======== Supplied passage ========
Anyway, fb-osc was used on UDB, the answer is emphatically yes.
btw I am using the past tense here because I haven't kept up with FB mysql stuff the past few years. I don't even know if UDB is still on mysql at all; it's irrelevant to the discussion because the key point here is that schema changes emphatically did occur on UDB for many years, and your original statement regarding TAO and schema changes was demonstrably false, full stop.
> If so, at what frequency?
As I already said, I do not recall! Why would I remember the exact frequency of a completely and seamlessly automated process at a company I left 6 years ago?
UDB didn't require fb-osc changes nearly as often as non-UDB, if that's what you're asking, by nature of it serializing most (not all!) object fields down to a single column. But there were definitely still cases where actual schema changes were necessary on UDB tables, as I'll say yet again, the schema was not completely uniform across all UDB tables.
What's with this obsession on the frequency, anyway? Why does this matter? Your original statement was "the schemas are pretty much static, and they don't feel the schema migration pain", and this statement was wrong. Stop moving the goalpost.
> Until then, sorry, we will keep advocating people to stay away from MySQL (and thus indirectly, skeema), because "long wait and potential incident from schema migration" is just not something that should come up during a sprint planning.
Until when? Who is "we"? You aren't making sense. First your argument was that Facebook supposedly doesn't make schema changes at all, and now you're seemingly pivoting to bashing MySQL for needing external OSC tools, even though your original comment directly acknowledged that PG has cases where lack of these tools is a major problem?
> but still, that doesn't answer the question, at all? That's just relying on MySQL native replication that works across different engines.
What's relying on native replication? Changing a table's storage engine inherently requires rewriting the entire table.
> Anyway, fb-osc was used on UDB, the answer is emphatically yes.
Thank you for answering. I stand corrected then. I also wrongly assumed that it was pt-osc, because that's what get mentioned at your website - "This feature works most easily for pt-online-schema-change"
> UDB didn't require fb-osc changes nearly as often as non-UDB, if that's what you're asking, by nature of it serializing most (not all!) object fields down to a single column.
And thanks here as well for willing to at least slightly conceding your position.
> What's with this obsession on the frequency, anyway? Why does this matter? Your original statement was "the schemas are pretty much static, and they don't feel the schema migration pain", and this statement was wrong. Stop moving the goalpost.
It is a technical discussion, not a competition. Goalpost does get moved. It matters because after reading all the blog posts and bug reports, I have very high respect for Domas, Yoshinori, Mark, and Harrison. And I for one, could not imagine that they would design a critical piece of Facebook infrastructure that would require frequent babysitting.
======== Information ========
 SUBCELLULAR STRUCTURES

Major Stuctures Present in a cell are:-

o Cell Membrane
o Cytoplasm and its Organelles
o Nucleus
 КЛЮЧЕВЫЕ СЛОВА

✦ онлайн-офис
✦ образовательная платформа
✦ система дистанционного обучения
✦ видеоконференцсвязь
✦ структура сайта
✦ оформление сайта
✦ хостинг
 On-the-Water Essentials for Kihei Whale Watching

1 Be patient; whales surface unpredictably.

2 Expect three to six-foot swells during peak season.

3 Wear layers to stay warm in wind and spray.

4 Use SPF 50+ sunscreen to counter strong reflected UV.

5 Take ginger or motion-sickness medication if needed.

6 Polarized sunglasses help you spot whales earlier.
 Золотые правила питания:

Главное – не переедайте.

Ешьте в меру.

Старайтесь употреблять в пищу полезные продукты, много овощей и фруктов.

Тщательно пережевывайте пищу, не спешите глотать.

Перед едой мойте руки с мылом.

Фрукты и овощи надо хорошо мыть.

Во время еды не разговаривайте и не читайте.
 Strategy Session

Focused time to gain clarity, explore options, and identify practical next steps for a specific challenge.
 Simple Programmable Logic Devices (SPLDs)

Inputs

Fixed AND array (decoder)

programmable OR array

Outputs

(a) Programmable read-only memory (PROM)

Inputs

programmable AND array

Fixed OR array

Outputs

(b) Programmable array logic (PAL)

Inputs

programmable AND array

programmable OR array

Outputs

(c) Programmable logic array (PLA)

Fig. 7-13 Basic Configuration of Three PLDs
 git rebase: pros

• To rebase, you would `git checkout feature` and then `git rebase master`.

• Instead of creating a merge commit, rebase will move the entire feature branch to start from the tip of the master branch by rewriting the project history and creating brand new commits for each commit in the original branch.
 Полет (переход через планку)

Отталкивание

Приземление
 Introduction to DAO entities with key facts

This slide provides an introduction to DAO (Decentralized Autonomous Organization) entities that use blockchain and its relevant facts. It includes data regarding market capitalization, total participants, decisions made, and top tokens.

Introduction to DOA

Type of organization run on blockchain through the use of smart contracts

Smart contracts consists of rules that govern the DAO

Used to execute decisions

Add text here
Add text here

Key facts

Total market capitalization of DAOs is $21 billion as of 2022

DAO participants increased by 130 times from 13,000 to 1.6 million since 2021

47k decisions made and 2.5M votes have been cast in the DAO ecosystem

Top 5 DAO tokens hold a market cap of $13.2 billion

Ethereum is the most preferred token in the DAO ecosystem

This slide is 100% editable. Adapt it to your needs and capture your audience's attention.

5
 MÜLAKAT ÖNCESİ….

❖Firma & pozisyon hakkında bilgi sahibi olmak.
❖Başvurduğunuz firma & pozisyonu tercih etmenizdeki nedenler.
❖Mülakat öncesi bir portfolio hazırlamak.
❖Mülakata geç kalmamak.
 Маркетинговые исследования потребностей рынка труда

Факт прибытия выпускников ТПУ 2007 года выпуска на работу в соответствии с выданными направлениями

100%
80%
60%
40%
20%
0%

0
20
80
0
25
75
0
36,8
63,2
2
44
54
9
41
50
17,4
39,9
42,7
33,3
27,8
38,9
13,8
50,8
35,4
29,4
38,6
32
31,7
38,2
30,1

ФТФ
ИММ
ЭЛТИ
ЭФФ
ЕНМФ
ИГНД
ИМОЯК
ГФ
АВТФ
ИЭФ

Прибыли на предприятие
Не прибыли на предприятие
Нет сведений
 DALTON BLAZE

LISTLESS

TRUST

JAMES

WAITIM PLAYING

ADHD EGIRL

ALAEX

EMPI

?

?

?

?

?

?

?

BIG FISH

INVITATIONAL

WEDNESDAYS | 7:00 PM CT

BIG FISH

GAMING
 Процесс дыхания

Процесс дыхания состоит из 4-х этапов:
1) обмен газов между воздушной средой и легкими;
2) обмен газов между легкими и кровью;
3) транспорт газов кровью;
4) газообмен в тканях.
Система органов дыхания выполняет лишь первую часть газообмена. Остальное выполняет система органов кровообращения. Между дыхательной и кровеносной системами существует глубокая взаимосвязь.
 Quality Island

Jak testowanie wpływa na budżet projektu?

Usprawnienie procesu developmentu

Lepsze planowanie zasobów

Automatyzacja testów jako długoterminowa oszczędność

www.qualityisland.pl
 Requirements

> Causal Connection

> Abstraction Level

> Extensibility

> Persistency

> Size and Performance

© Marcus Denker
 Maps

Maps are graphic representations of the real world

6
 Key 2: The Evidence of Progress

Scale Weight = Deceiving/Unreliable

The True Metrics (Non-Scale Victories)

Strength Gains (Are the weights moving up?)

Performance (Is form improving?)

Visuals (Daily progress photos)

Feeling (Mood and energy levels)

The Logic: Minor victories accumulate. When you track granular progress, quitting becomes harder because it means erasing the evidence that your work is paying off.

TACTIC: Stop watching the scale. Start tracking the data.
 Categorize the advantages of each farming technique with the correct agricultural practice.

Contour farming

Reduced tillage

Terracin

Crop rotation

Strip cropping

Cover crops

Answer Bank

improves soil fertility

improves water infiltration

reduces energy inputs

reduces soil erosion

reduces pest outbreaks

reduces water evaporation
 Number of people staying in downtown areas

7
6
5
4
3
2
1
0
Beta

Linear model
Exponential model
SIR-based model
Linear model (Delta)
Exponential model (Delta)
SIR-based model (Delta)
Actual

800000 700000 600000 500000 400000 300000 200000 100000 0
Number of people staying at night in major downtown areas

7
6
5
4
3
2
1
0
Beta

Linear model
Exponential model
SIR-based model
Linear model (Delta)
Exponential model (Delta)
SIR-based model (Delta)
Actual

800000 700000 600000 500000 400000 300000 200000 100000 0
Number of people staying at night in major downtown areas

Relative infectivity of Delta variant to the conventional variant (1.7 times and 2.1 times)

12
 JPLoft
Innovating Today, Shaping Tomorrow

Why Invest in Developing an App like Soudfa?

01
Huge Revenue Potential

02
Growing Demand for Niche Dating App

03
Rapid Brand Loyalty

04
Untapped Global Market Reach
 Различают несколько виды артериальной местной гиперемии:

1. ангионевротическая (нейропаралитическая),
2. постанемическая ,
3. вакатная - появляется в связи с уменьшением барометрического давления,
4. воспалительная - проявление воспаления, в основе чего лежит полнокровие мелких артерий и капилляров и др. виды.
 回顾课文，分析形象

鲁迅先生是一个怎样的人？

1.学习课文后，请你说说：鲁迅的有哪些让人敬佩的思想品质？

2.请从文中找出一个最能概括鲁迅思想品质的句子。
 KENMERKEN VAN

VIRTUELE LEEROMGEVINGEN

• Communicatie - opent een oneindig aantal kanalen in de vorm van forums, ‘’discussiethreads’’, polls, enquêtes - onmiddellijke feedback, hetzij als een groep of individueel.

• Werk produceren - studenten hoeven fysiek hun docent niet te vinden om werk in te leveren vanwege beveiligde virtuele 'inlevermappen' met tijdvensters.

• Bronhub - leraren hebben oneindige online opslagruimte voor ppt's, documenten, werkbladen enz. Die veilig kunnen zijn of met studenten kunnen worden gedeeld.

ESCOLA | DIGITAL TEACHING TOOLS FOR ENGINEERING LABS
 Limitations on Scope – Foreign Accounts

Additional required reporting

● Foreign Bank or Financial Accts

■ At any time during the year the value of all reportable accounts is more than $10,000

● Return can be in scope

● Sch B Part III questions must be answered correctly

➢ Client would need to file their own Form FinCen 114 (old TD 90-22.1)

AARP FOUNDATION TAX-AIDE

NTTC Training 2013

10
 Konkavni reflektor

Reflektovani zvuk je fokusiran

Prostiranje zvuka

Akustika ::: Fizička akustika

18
========
• [List of tasks]:
1: Translate this sentence from the MySQL schema-change thread into Spanish: "Changing a table's storage engine inherently requires rewriting the entire table."
2: Please answer these questions using the MySQL schema-change thread:
(a) Which tool was used for schema changes on UDB?
(b) How many years ago did the writer leave the company?
(c) Which tool does the quoted website sentence say the feature "works most easily" for?
3: Proceed with the MySQL schema-change thread, continuing it from the point where it stops.

• [Answers to the problems]:
1: Cambiar el motor de almacenamiento de una tabla requiere inherentemente reescribir la tabla completa.

2:
(a) fb-osc
(b) 6 years
(c) pt-online-schema-change

3:
I believe you would now like to object about the word "babysitting" by claiming that the process is completely and seamlessly automated. The thing is, when a table rewrite is going on due to a schema migration, there's always a risk that the additional write operations would trigger a production incident due to replication lag, which is typically the first bottleneck being hit. The migration to MyRocks likely has made this more seamless by providing more headroom. The experimental write-set replication in MySQL 8.0 might also have improved this, although I don't think Facebook is using 8.0.
> Until when? Who is "we"? You aren't making sense. First your argument was that Facebook supposedly doesn't make schema changes at all, and now you're seemingly pivoting to bashing MySQL for needing external OSC tools, even though your original comment directly acknowledged that PG has cases where lack of these tools is a major problem?
Er, we, as in everyone else except you in this HN thread? You do realize that you are the only one defending MySQL here right? Anyway, PG has exactly one scenario where it needs a migration tool, i.e. changing the column type. This can be easily avoided as long as people are aware of the limitation, e.g. just create the table with bigint as the primary key. So, a migration tool for PG would have been nice, but I don't exactly need one. Make sense?
> What's relying on native replication? Changing a table's storage engine inherently requires rewriting the entire table.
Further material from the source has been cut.